### Extract provided
NYU Tandon researchers help bring the fossil record into the digital age with low-cost 3D scanning

3d Fossil scanner

PaleoScan assembled at Museu de Paleontologia Plácido Cidade Nuvens in Brazil

Inside Museu de Paleontologia Plácido Cidade Nuvens (MPPCN), a museum in rural northeastern Brazil, sits an unassuming piece of equipment that promises to digitize one of the world's most prized collections of ancient fossils. 

PaleoScan, designed by NYU Tandon School of Engineering researchers as part of a collaboration between Brazilian paleontologists and American computer scientists, is a first-of-its-kind 3D fossil scanner that allows museum staff to rapidly and easily scan and digitally archive their vast fossil collection for global accessibility. The technology can democratize paleontology and archaeology in the process.

The research team presented a paper about PaleoScan’s development at ACM CHI conference on Human Factors in Computing Systems this month in Honolulu, Hawaii. View a video about PaleoScan.

"PaleoScan was created specifically to enable museums with limited resources to digitize vital fossil collections," said Cláudio Silva, NYU Tandon Institute Professor of Computer Science and Engineering and Co-Director of the Visualization and Data Analytics Research Center (VIDA), who led PaleoScan’s development. "This low-cost and easy-to-assemble technology delivers results that rival expensive CT scanners while working at a much faster pace. Affordability and high-volume output were paramount goals. We achieved them."

MPPCN’s 11,000 diverse and well-preserved fossils from Brazil’s Araripe Basin, one of the planet's most fossil-rich regions, hold immense scientific value.

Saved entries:

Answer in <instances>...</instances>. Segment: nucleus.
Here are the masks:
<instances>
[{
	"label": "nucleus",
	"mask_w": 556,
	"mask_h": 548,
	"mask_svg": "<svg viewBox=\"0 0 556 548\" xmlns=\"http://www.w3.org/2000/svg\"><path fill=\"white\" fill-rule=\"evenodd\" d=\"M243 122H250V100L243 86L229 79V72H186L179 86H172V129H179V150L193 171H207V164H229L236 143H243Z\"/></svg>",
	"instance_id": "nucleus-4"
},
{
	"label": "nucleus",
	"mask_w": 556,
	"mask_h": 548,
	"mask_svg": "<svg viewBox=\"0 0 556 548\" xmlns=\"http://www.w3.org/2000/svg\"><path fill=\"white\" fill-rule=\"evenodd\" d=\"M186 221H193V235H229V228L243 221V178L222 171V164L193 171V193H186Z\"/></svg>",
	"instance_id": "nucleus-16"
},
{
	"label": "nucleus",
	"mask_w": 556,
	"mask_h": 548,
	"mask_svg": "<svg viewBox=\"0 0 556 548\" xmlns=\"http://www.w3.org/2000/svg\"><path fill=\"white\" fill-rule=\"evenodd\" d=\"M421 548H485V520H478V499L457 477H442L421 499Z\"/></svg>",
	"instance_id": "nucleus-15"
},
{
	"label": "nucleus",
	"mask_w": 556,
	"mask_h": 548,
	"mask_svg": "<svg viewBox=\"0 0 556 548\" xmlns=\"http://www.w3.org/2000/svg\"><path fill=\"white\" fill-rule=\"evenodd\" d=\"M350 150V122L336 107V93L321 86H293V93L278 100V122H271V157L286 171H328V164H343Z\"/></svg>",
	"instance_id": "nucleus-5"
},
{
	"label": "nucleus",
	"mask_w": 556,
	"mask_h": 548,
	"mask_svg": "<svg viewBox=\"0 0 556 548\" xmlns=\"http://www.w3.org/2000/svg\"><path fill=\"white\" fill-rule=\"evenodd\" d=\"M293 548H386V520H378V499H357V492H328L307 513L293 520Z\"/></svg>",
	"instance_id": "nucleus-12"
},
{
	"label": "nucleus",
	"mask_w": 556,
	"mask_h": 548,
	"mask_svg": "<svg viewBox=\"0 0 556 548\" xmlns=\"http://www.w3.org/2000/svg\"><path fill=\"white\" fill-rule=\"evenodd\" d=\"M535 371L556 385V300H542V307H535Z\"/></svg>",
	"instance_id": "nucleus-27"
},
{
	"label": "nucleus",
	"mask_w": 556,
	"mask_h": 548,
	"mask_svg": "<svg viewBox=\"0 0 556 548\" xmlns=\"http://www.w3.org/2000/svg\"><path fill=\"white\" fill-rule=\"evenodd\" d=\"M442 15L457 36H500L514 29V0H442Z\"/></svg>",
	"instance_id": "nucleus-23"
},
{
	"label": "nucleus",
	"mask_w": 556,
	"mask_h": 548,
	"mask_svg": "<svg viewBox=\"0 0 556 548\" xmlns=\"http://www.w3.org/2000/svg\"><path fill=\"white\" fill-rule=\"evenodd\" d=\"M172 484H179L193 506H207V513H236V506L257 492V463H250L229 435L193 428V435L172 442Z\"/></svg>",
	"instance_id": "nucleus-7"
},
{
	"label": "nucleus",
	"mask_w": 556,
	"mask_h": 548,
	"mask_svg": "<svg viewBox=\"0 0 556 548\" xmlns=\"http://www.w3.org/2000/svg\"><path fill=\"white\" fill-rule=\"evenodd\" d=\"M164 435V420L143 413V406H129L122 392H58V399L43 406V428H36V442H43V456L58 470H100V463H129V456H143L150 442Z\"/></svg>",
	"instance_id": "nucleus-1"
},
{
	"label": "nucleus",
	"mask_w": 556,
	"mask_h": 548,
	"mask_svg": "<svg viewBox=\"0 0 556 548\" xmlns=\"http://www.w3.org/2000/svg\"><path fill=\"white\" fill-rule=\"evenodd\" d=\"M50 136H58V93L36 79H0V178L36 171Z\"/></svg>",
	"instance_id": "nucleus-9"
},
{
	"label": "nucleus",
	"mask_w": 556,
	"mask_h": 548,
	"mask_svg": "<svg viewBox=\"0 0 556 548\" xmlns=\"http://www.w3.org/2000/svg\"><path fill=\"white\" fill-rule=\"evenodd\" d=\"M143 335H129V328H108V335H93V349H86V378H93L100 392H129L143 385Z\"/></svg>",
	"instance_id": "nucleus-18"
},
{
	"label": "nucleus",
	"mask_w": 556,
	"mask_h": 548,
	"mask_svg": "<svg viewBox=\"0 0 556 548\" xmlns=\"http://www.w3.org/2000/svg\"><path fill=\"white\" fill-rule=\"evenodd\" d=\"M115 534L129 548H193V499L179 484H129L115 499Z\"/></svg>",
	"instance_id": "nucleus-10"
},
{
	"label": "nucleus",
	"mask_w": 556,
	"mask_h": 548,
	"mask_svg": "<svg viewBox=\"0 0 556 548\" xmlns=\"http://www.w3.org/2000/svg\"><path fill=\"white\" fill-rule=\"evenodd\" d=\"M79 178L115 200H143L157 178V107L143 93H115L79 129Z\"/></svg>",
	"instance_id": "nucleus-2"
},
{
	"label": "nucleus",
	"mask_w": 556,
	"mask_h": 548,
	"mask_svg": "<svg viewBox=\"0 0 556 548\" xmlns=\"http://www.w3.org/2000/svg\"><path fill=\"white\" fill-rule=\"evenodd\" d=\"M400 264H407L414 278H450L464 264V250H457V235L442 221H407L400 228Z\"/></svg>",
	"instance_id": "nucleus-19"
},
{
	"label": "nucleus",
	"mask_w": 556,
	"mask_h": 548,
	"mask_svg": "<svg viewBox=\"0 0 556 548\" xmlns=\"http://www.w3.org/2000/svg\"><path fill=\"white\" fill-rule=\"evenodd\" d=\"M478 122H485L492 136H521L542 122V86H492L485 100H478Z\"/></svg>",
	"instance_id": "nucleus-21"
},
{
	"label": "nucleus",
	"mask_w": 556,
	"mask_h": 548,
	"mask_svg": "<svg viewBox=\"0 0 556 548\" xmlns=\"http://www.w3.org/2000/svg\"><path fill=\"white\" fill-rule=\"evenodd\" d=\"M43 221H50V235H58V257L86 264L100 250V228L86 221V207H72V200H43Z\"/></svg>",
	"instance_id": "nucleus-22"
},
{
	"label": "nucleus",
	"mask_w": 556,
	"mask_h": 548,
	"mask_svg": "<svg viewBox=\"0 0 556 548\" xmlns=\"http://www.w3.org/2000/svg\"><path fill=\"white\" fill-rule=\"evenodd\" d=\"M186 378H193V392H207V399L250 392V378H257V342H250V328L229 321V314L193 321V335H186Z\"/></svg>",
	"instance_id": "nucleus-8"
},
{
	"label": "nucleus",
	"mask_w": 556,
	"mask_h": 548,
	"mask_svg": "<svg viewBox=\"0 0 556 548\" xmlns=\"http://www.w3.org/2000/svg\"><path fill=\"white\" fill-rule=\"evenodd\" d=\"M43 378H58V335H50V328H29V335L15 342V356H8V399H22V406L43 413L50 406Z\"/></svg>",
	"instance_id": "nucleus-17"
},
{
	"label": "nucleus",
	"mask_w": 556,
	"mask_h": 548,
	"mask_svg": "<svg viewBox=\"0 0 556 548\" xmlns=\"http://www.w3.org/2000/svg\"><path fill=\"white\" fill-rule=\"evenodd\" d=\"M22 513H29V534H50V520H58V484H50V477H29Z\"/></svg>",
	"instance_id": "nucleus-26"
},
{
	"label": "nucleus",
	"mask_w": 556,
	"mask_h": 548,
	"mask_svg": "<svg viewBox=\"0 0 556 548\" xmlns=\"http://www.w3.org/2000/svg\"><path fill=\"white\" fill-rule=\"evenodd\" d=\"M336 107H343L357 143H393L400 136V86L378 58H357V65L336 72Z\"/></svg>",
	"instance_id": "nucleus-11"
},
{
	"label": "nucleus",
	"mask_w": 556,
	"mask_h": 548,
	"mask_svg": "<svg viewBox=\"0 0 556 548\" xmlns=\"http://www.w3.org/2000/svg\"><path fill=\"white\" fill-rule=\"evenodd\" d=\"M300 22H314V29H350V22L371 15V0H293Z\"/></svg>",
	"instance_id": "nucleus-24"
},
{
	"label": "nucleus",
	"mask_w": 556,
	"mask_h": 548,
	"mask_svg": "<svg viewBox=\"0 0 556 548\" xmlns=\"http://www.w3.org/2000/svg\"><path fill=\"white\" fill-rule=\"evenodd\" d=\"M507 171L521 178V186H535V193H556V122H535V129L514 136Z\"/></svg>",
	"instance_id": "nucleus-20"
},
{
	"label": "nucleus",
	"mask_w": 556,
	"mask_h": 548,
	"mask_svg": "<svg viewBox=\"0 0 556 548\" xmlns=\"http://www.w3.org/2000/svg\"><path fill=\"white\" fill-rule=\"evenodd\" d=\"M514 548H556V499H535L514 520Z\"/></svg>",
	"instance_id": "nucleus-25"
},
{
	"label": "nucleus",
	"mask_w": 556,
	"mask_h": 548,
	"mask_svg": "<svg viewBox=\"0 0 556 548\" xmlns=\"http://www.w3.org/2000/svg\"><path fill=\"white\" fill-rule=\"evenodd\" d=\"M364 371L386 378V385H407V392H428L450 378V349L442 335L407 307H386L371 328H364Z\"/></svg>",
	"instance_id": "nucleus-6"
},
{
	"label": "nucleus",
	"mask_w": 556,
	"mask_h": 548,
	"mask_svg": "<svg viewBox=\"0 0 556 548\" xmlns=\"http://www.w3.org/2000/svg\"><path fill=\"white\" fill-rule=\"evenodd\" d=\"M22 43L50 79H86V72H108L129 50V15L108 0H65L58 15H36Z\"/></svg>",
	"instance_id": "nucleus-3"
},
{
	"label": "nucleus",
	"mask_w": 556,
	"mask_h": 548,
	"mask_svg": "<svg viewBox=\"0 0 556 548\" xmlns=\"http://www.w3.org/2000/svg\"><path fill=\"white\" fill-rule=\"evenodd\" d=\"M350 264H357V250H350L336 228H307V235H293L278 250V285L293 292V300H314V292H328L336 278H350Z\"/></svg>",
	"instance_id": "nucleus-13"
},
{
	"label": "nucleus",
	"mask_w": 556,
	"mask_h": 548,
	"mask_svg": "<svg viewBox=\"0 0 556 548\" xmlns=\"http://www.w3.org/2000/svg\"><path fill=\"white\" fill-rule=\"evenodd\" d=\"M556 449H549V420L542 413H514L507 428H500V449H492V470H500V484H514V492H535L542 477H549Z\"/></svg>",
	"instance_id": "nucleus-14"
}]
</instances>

### List of tasks
1. Answer these questions from the PaleoScan article:
(a) In what part of Brazil is the museum that holds PaleoScan?
(b) At what conference, and in which city, did the team present its paper on PaleoScan?
(c) How many fossils does MPPCN hold?
2. Please go on with the PaleoScan article from the point where it stops.
You will not need the data.

### Results by task
1.
(a) Rural northeastern Brazil.
(b) The ACM CHI conference on Human Factors in Computing Systems, in Honolulu, Hawaii.
(c) 11,000.

2.
Digitizing the museum's world-class collection has proved enormously challenging, however. Situated in the remote city of Santana do Cariri, transporting the fragile fossils over two hours to the nearest urban center risked damaging the specimens. Yet the museum’s lack of technologically-trained personnel, reliable internet, computing resources and funds for expensive scanning technology made on-site digitizing unviable.

"PaleoScan emerges as a powerful system for fossil investigation," said Naiara Cipriano Oliveira, visiting researcher at the MPPCN at Universidade Regional do Cariri in Brazil, who worked with Silva on installing the device and oversees the digitization of the collection. "Thousands of irreplaceable fossils will soon be readily available to scientists anywhere in the world, ensuring that evidence of ancient life is studied and preserved like never before."

PaleoScan is a fully self-contained system with innovative hardware and software components. At its core is a compact, automated camera rig that can slide along two axes above fossils placed on a calibrated surface. An intuitive touchscreen interface allows an operator to simply select which fossils to scan and the desired resolution.

The scanner's integrated camera (a mirrorless DSLR) then automatically captures a series of overlapping photos from different angles while LED lights ensure consistent illumination. This raw image data, stored on an SD card, is periodically uploaded to a cloud-based software pipeline developed at NYU Tandon.

The "PaleoDP" software processes the images using photogrammetry techniques to discern precise color, texture and geometry for each fossil down to sub-millimeter accuracy. Paleontologists can then easily annotate the 3D fossil data with metadata before it is added to an online database for other researchers to study remotely.

The PaleoScan device itself was assembled for less than $3,500, making it a low-cost solution for museums and fossil repositories to rapidly digitize their collections and make their specimens available for anyone to study.

In a pilot deployment last year, PaleoScan digitized more than 200 fossils at MPCCN in just weeks. At that rate, the entire specimen collection could be digitized and backed up in about a year.

High-resolution PaleoScan images revealed remnants of the ganoid scales of an exquisitely preserved fossil fish species, offering insights about its evolutionary biology and environment.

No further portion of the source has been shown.